Le soft skill ci salvano dagli algoritmi e dall'Intelligenza Artificiale: non si basano su stereotipi ma sulle esperienze e i comportamenti concreti e costruiscono il nostro saper fare e la nostra consapevolezza di scopi, desideri, orientamenti e motivazioni.
Quando le imprese e le organizzazioni in genere elaborano sistemi articolati di competenze anche sul versante soft si allontanano dall'incubo degli algoritmi automatici e dei “profili" che ci identificano e ci gestiscono per tanta parte della nostra vita quotidiana.
Infatti, sistemi consapevoli e condivisi di competenze contribuiscono a formare piuttosto “persone" responsabili delle proprie scelte e delle proprie azioni. Si tratta di evitare gli psicologismi d’accatto e una ideologia ottusa (secondo l’invito di Zinato) per aprirsi a una evidenziazione obiettiva, socialmente condivisa, dei comportamenti e degli atteggiamenti più efficaci in funzione del benessere organizzativo e personale così come del raggiungimento degli obiettivi organizzativi.

■ ESTRATTO DEL DATASET:
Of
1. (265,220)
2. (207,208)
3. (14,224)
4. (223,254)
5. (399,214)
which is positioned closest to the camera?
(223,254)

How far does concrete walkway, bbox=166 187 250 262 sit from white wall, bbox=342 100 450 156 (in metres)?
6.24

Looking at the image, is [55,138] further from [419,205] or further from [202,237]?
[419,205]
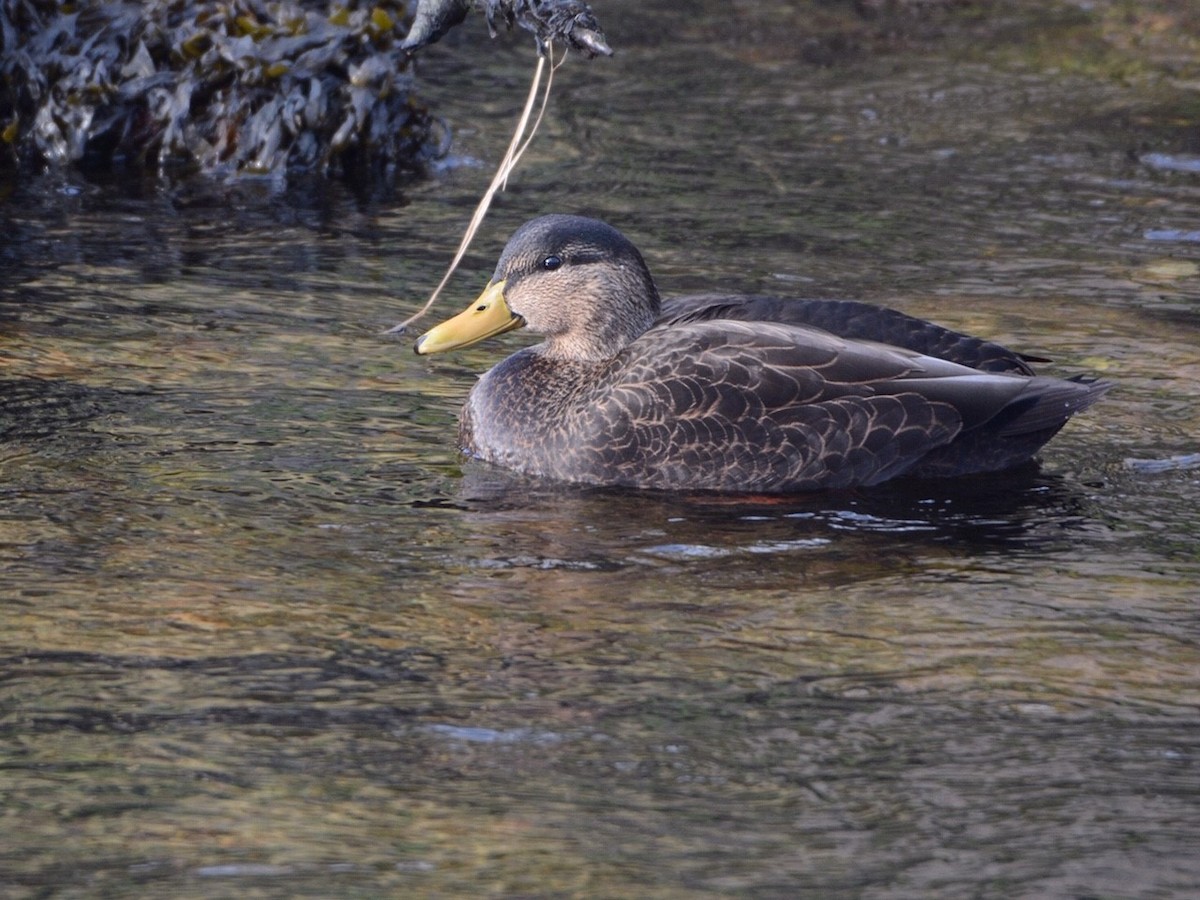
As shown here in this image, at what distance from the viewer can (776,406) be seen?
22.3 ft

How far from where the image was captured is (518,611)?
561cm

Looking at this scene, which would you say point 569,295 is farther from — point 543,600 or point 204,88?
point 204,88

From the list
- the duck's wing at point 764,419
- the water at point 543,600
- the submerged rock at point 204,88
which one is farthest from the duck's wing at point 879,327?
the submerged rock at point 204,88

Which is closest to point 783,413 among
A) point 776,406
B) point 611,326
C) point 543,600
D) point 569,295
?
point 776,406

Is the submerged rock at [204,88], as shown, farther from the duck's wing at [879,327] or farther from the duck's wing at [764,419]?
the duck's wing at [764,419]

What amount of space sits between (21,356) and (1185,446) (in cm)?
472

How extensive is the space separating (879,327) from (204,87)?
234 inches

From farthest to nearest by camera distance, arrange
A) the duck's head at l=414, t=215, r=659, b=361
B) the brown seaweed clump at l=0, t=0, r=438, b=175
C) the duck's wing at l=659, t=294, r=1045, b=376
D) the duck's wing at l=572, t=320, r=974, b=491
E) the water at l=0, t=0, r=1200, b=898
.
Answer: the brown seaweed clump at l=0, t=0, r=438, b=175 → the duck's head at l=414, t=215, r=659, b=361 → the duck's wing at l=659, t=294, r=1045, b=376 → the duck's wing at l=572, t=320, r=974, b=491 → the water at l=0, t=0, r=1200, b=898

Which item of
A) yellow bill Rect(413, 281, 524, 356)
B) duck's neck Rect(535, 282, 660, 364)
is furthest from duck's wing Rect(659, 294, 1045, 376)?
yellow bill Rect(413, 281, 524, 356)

* * *

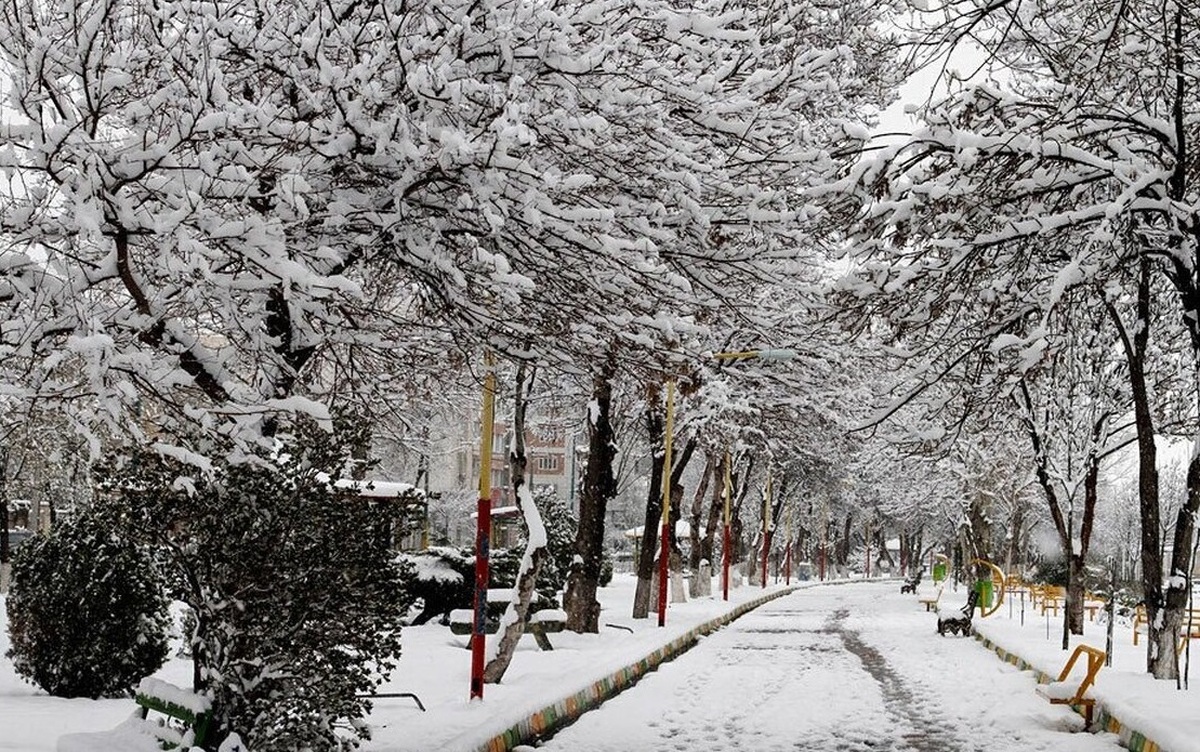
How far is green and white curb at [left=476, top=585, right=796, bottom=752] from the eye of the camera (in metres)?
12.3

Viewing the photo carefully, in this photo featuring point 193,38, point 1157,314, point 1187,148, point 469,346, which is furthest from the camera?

■ DOMANDE SUL MATERIALE:
A – Nel testo sulle soft skill, su che cosa si basano le soft skill al posto degli stereotipi?
B – Per favore, prosegui il testo sulle soft skill a partire dalla sua ultima frase.

■ RISULTATI DELLE ATTIVITÀ:
A – Sulle esperienze e sui comportamenti concreti.

B –
Le competenze soft sono gli ingredienti (e gli strumenti) intorno ai quali costruire il senso di pienezza nelle attività lavorative - che impegnano una parte così importante della nostra vita, da un punto di vista sia quantitativo che qualitativo. L’attenzione al sistema delle skill e al nostro miglioramento personale e professionale realizza la tendenziale coincidenza o sovrapposizione tra esigenze dell’organizzazione, esperienza professionale della persona e passione personale. (v. figura).

Giustamente Zinato stigmatizza la cultura delle learning pills e della spettacolarizzazione semplificante della conoscenza (le TED Talks), che rispondono alle esigenze del capitalismo neoliberista. Ma tali forme di semplificazione sono lontane dai modelli formativi proposti attualmente dalle società che, occupandosi di formazione manageriale, sanno disegnare i programmi in sintonia con le organizzazioni e le persone destinatarie delle attività.
Del resto, in conclusione, i valori superiori a cui l’autore dell’articolo si riferisce in conclusione, («trasformare il nutrimento delle persone, la salvaguardia della natura e l’autogoverno democratico in priorità sociali massime, che battono efficienza e crescita») possono essere sostenuti anche attraverso un sistema di soft skill orientato in tal senso.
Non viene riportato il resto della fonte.